Every picture stays out; everything else in the listing below is to be returned exactly.

**Dataset excerpt:**

==========

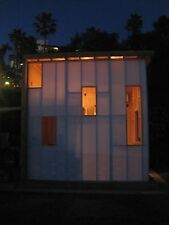 MINI HOME  - affordable, modern, prefab tiny home - FREE installation
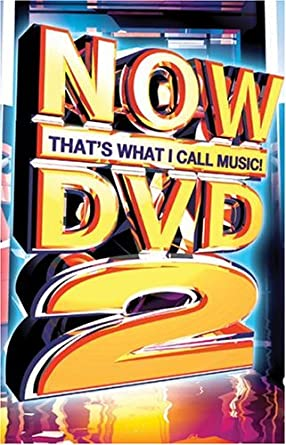 Amazon com: Now That's What I Call Music!, Vol  2: Kylie Minogue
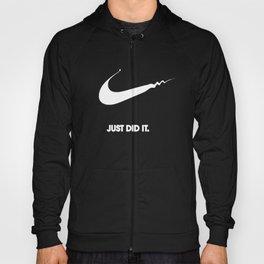 Nike - Just Did It (Parody) Hoody
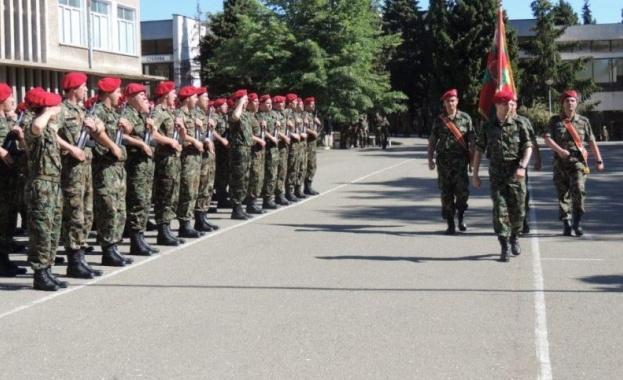 Подготвена ли е българската армия?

==========

**Task response:**
 MINI HOME  - affordable, modern, prefab tiny home - FREE installation
 Amazon com: Now That's What I Call Music!, Vol  2: Kylie Minogue
 Nike - Just Did It (Parody) Hoody
 Подготвена ли е българската армия?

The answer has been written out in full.